**ZU ERLEDIGEN A**
Wie viele Karten füllten die »Verkartungstruppen« laut dem Text über die »Judenkartei« pro Woche aus?
**ZU ERLEDIGEN B**
Schreibe bitte einen Abschnitt aus dem Text über die »Judenkartei« wortgetreu ab: Setze bei den Worten "Die Ordner schienen" ein und höre nach den Worten "und Konversionen registriert." auf.

**AUSGANGSTEXT**
Ein unscheinbares Archiv brachte es ans Licht: Vor einigen Jahren fand die amerikanische Historikerin Deborah Hertz in einem Kirchenarchiv ein Aktenkonvolut – Regale, vollgestellt mit Karteikartenordnern. Der archivalische Schatz des Evangelischen Zentralarchivs in der Berliner Jebenstraße entpuppte sich als Ergebnis eines gewaltigen genealogischen Forschungsprojekts der Nationalsozialisten – die sogenannte »Judenkartei«.
Die Ordner schienen jeden einzelnen Juden zu enthalten, der zwischen 1645 und 1833 Protestant geworden war. Die Karteikarten waren von Pfarrern erstellt worden. Diese vom NS-Staat bezahlten kirchlichen Ahnenforscher sollten etwas Grundlegendes finden – das, was die Nazis als Rasse bezeichneten. Pro Woche füllten die »Verkartungstruppen« 50.000 Karten für eine gesonderte »Fremdstämmigenkartei« aus. Bis 1937 hatten sie mehr als eine Million Taufen und Konversionen registriert.
Da die Nazis eine ausgeprägte Leidenschaft für Rasse und Genealogie hegten, war klar, dass man ein solch wichtiges Klassifizierungsprojekt nicht allein kirchlichen Amtsträgern überlassen durfte, wie beflissen diese auch sein mochten. Der NS-Staat sah sich genötigt, die Aufgabe zu überwachen. Besessen von der Idee der Reinhaltung der arischen Rasse übernahm die »Reichsstelle für Sippenforschung« (ab 1940 »Reichssippenamt«) die Prüfung des rassischen Erbes. Die NS-Rassewächter interessierten sich lebhaft für die mehreren hunderttausend Personen, deren Stammbäume nicht rein arisch waren.

**GEGEBENE ANGABEN**
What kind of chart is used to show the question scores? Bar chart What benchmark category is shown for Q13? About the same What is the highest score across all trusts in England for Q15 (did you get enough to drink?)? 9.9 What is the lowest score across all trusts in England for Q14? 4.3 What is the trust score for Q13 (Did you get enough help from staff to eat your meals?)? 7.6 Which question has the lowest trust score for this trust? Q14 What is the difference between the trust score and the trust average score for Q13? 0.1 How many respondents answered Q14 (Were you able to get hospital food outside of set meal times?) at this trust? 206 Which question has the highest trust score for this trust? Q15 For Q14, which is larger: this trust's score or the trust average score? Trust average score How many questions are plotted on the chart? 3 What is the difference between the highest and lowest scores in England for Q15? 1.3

**LÖSUNG A**
50.000 Karten

**LÖSUNG B**
Die Ordner schienen jeden einzelnen Juden zu enthalten, der zwischen 1645 und 1833 Protestant geworden war. Die Karteikarten waren von Pfarrern erstellt worden. Diese vom NS-Staat bezahlten kirchlichen Ahnenforscher sollten etwas Grundlegendes finden – das, was die Nazis als Rasse bezeichneten. Pro Woche füllten die »Verkartungstruppen« 50.000 Karten für eine gesonderte »Fremdstämmigenkartei« aus. Bis 1937 hatten sie mehr als eine Million Taufen und Konversionen registriert.